Stigma is an insidious force in our world. It lies and frightens. Stigma creates division and victimizes the most vulnerable of people. Stigma at its core is ignorance. We fear what we don’t understand. It’s not just external, not just the stereotypes and misconceptions that are thrust upon those living with mental illness. It’s also internal, the untruths we grow to believe about ourselves.

The negative effects of stigma are dangerous. People with severe and persistent mental illness are not deaf to the jokes that run rampant in our society about mental illness. How many times have you heard someone joke that a person or situation was bipolar? Without knowing what these psychiatric labels really mean, we as a culture assign inaccurate attributes to people with mental illness that are far from flattering. This insensitivity to the suffering of others causes people who need help and compassion to shy away; to suffer in silence.

People struggling with mental illness often won’t get the help they need and deserve because of the fear of what others will think or say about them. If you see a therapist and psychiatrist that means you have issues or are crazy right? If you take medication to manage a chemical imbalance in your brain that means you are volatile, unstable, or dangerous right? What about the labels we get when we have a mental illness? Am I more likely to go on a shooting spree because I have been labeled schizophrenic?

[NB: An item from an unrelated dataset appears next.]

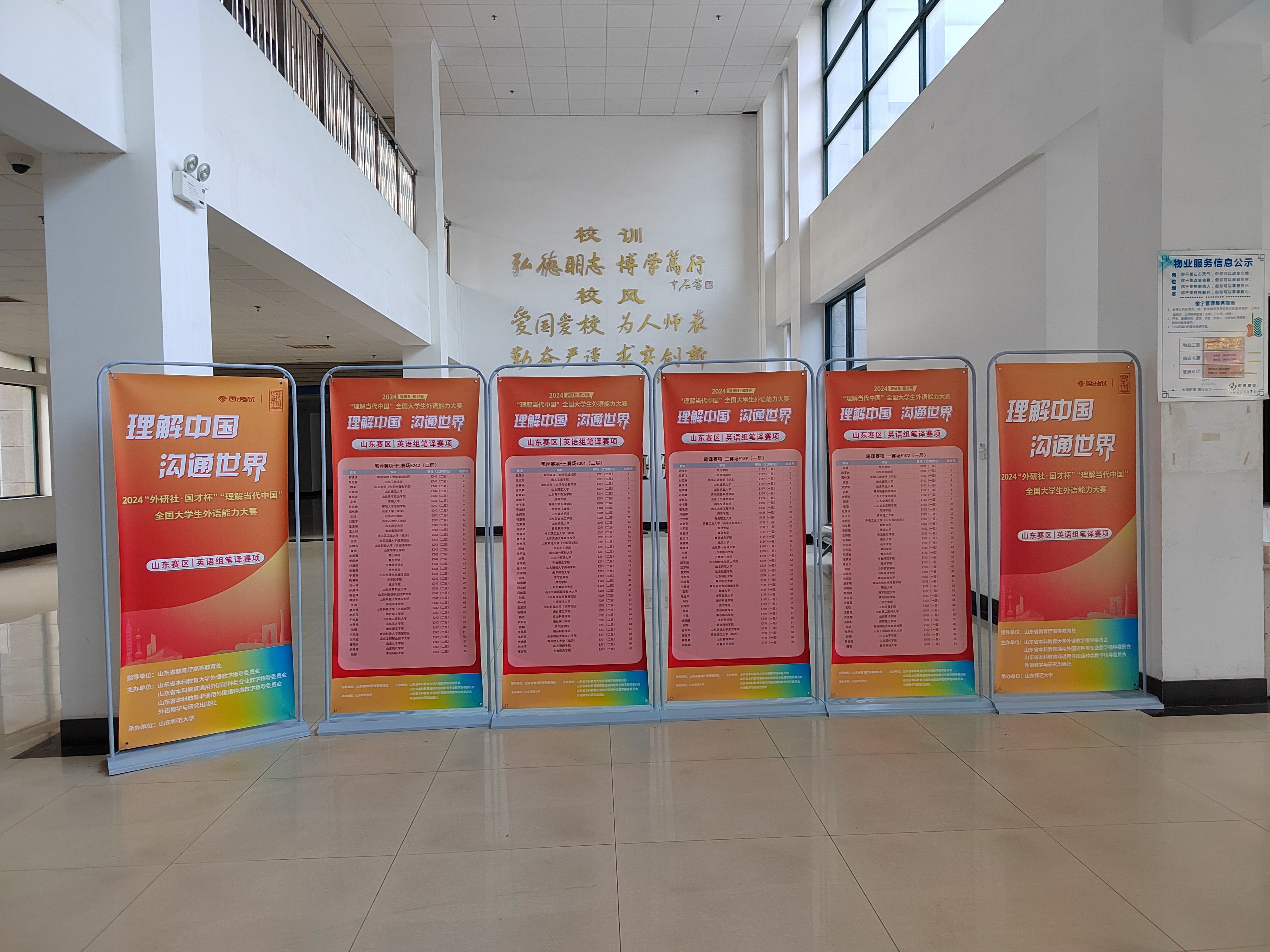 williamhill中国官方网站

The truth is people with mental illnesses are more likely to be victimized and taken advantage of than they are to victimize someone else. However, the media would have you believe that every violent attacker or perpetrator of a mass shooting had a mental illness. The first thing they say is that anyone who would commit such a heinous crime must be mentally ill. That’s just not the case. Isn’t it possible that the kind of people who commit these crimes are just criminal, bigoted, hateful and bent on the destruction of other people?

On a personal note, I have faced stigma in the work place and suffered trepidation at disclosing my diagnosis in my community. In 2007 my symptoms became unmanageable and I asked for assistance and help from my supervisor. He joked that something had better be done before I kill myself. Because everyone with a mental illness is suicidal right? I was in crisis and that flippant remark stung. If I had been a cancer patient would a joke like that have seemed appropriate to him?


So, in my mind the solution to the negative effects of stigma is education. People who have mental illness and those who support people with mental illness must take it upon themselves to educate the world one person at a time. We must resist the temptation to hide our illness and our struggles. We must be transparent and let people who have no experience with mental illness walk with us on our journey.  We need to attach a face to mental illness that can counter the one the media has put forth. This will take courage, determination and patience.